[[ Extracted records open ]]

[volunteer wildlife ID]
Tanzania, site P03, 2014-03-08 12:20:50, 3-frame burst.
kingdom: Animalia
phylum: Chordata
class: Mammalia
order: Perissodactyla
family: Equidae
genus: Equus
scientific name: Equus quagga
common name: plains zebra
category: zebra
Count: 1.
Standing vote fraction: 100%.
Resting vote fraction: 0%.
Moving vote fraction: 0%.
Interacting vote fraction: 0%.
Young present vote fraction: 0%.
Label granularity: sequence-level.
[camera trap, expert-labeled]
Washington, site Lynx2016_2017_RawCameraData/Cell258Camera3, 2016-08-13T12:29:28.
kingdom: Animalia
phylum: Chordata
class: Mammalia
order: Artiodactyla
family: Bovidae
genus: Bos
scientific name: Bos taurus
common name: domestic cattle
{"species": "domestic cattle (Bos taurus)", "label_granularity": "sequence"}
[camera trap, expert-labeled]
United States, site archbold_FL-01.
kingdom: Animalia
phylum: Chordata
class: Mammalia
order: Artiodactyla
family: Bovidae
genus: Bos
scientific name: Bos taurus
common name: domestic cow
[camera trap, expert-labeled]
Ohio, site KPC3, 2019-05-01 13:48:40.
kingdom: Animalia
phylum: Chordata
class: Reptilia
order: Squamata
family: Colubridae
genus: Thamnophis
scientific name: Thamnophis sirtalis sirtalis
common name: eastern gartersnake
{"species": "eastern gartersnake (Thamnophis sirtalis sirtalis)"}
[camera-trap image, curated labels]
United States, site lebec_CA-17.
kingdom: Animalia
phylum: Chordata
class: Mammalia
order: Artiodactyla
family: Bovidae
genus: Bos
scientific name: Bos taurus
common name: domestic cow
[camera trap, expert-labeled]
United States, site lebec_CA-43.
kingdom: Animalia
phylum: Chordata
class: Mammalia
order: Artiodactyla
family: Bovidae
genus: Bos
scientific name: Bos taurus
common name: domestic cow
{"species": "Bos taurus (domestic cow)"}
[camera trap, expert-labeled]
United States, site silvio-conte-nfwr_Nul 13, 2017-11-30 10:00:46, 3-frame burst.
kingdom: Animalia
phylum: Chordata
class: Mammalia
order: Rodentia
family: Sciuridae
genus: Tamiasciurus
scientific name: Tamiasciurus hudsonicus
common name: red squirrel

[[ Extracted records closed ]]

# What the task asks
What you write must match the records above line for line.

# Written response
[volunteer wildlife ID]
Tanzania, site P03, 2014-03-08 12:20:50, 3-frame burst.
kingdom: Animalia
phylum: Chordata
class: Mammalia
order: Perissodactyla
family: Equidae
genus: Equus
scientific name: Equus quagga
common name: plains zebra
category: zebra
Count: 1.
Standing vote fraction: 100%.
Resting vote fraction: 0%.
Moving vote fraction: 0%.
Interacting vote fraction: 0%.
Young present vote fraction: 0%.
Label granularity: sequence-level.
[camera trap, expert-labeled]
Washington, site Lynx2016_2017_RawCameraData/Cell258Camera3, 2016-08-13T12:29:28.
kingdom: Animalia
phylum: Chordata
class: Mammalia
order: Artiodactyla
family: Bovidae
genus: Bos
scientific name: Bos taurus
common name: domestic cattle
{"species": "domestic cattle (Bos taurus)", "label_granularity": "sequence"}
[camera trap, expert-labeled]
United States, site archbold_FL-01.
kingdom: Animalia
phylum: Chordata
class: Mammalia
order: Artiodactyla
family: Bovidae
genus: Bos
scientific name: Bos taurus
common name: domestic cow
[camera trap, expert-labeled]
Ohio, site KPC3, 2019-05-01 13:48:40.
kingdom: Animalia
phylum: Chordata
class: Reptilia
order: Squamata
family: Colubridae
genus: Thamnophis
scientific name: Thamnophis sirtalis sirtalis
common name: eastern gartersnake
{"species": "eastern gartersnake (Thamnophis sirtalis sirtalis)"}
[camera-trap image, curated labels]
United States, site lebec_CA-17.
kingdom: Animalia
phylum: Chordata
class: Mammalia
order: Artiodactyla
family: Bovidae
genus: Bos
scientific name: Bos taurus
common name: domestic cow
[camera trap, expert-labeled]
United States, site lebec_CA-43.
kingdom: Animalia
phylum: Chordata
class: Mammalia
order: Artiodactyla
family: Bovidae
genus: Bos
scientific name: Bos taurus
common name: domestic cow
{"species": "Bos taurus (domestic cow)"}
[camera trap, expert-labeled]
United States, site silvio-conte-nfwr_Nul 13, 2017-11-30 10:00:46, 3-frame burst.
kingdom: Animalia
phylum: Chordata
class: Mammalia
order: Rodentia
family: Sciuridae
genus: Tamiasciurus
scientific name: Tamiasciurus hudsonicus
common name: red squirrel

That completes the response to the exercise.